Product Expansion: Live and SaaS
Operationally, Playtech continues to build momentum in core B2B segments. Live revenue increased 6% on a constant currency basis, driven by US demand, while SaaS revenue rose 48%, signalling deeper platform adoption.
These segments remain strategically critical to Playtech’s positioning against specialist suppliers, although ongoing investment continues to suppress near-term margins.
Post-Snaitech Playtech: Capital Returns Over Vertical Integration
The €2.3bn sale of Snaitech completes Playtech’s exit from large-scale B2C operations, with €1.8bn returned to shareholders via a special dividend.
While the disposal crystallises value-delivering a threefold cash return on initial investment-it removes a vertically integrated revenue stream and increases reliance on third-party operators.
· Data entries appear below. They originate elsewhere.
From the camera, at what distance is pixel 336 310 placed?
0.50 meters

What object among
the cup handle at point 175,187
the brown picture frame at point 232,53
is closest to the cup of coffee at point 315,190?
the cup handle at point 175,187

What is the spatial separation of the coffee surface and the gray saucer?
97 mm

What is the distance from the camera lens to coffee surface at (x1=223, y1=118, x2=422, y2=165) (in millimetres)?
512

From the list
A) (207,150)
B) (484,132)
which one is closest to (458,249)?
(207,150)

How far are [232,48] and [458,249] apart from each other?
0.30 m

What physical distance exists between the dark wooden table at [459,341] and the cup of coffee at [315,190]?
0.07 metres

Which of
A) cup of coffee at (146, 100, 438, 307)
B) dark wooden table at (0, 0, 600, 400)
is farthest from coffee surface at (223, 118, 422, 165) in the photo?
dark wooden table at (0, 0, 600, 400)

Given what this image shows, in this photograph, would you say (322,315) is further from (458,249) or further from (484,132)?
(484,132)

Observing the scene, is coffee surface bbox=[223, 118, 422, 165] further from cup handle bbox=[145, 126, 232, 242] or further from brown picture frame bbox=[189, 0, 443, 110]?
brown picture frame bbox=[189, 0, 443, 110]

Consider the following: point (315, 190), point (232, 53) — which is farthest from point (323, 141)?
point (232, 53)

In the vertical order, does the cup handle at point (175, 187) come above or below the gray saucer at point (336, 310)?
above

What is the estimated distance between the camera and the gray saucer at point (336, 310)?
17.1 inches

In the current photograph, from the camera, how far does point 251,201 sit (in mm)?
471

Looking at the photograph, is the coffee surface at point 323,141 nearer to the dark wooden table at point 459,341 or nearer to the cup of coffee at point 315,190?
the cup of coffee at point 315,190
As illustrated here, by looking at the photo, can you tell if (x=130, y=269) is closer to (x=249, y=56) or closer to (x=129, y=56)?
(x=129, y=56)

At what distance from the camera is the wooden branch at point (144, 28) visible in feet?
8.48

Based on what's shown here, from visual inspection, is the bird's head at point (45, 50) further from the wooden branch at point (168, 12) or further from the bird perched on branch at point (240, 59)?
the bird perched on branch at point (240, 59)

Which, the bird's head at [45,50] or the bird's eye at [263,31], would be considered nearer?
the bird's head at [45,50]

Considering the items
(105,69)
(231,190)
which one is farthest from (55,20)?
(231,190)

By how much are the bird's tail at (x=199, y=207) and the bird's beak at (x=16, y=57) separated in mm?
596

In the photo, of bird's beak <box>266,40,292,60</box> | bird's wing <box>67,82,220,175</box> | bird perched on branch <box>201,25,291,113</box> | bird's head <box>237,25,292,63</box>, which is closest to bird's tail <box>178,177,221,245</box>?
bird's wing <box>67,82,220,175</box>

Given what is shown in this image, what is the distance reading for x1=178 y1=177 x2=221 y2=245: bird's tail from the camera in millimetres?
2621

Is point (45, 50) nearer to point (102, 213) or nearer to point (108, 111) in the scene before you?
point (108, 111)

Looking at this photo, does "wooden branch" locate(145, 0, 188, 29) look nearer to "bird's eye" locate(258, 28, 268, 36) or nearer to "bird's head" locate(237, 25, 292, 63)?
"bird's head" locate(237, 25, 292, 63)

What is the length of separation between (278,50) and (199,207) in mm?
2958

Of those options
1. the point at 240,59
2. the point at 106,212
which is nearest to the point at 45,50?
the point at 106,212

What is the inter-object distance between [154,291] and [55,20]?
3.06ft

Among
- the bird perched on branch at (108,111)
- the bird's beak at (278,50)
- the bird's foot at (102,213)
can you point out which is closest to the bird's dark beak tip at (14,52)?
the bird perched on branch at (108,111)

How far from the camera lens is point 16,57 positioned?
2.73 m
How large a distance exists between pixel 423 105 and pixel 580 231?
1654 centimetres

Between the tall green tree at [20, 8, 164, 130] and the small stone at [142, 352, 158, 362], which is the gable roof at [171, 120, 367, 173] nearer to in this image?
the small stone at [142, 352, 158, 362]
Remaining B2C assets are being wound down, reinforcing Playtech’s positioning as a pure-play B2B supplier.
Balance Sheet and Capital Allocation
Playtech ended FY25 with a net cash position of €28.5m, a significant improvement from €142.8m net debt the previous year.
Capital allocation priorities are now clearer: shareholder returns through dividends and buybacks, targeted investment in America’s growth, and reduced exposure to non-core assets.
Outlook: FY26 Upgrade Driven by Americas Momentum
Playtech expects FY26 EBITDA to exceed market expectations, supported by continued growth in the US and ongoing contributions from equity investments.
However, the outlook is increasingly contingent on the stability of regulatory frameworks in key markets, the performance of associate investments, and Playtech’s ability to scale Live and SaaS without further margin erosion.
This positions FY26 upside as increasingly dependent on external partner performance and market conditions, rather than fully controllable operating growth.